Like Seed and Love, Wilson said that gay and transgender rights
“[Discrimination against gay and transgender people] has always bothered me, so I think I came to office with an interest in creating a fairer system,” she said. “I came in thinking I may not be able to do it all but I could at least do something.”
In her time in office, Wilson has actually done several somethings. After two years of fighting to extend Salt Lake City-style adult designee benefits to county employees, Wilson was victorious on Feb. 17 when the Democratic majority council voted 6–3 (with one Republican vote) in favor of the resolution.
Before it passed, Wilson said she was frustrated that the county wasn’t offering equal protections to its employees, despite having forbidden employment discrimination based on sexual orientation and gender identity in the 1990s.
This December, Wilson has also found herself on the cusp of another shift in Salt Lake County policy. A few weeks before Christmas, the council voted unanimously and without fanfare to enact a housing and employment nondiscrimination ordinance similar to the ones Salt Lake City passed in November. Although the council must vote on the ordinance again in January before it can pass, Wilson said that she is optimistic that it will become law in February — two months before the city’s ordinances go into effect.
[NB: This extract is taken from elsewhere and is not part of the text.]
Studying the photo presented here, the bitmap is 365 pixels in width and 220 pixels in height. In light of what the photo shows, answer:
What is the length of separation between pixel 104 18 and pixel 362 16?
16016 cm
“I think we’ve come a long way in the state of Utah and clearly in Salt Lake County over the last decade and I’m happy to be a part of it,” she said. “I think anyone who has either come out because they feel it’s the right time or who has joined in to support [has helped us get here]. It’s all mattering, it’s all adding up. There is no one action in this movement that is going to be revolutionary. It’s going to be a series of little steps along the way.”
Sadly, some of those little steps will be taken without her to guide them. This month, Wilson announced that she will not seek re-election in 2010; her term of service will come to end roughly a year from now.
“I really feel like my career is moving me toward something that is a little more structured,” said Wilson. “The legislative role I’ve had at the county has been very interesting and enlightening and great in personal development, but I miss the days when I put on the suit and went out the door and put in a day’s work.”
But she insisted that the march toward full equality for Utah’s gay and transgender people would go forward, no matter who occupies the seats on the state’s municipal governments.
“This is really a collective effort. I really do believe we’re seeing progress,” she said. “If you look back at other civil rights movements, [you’ll know] there’s going to be challenges along the way, and sometimes we’ll be frustrated. But I think we need to celebrate the successes.”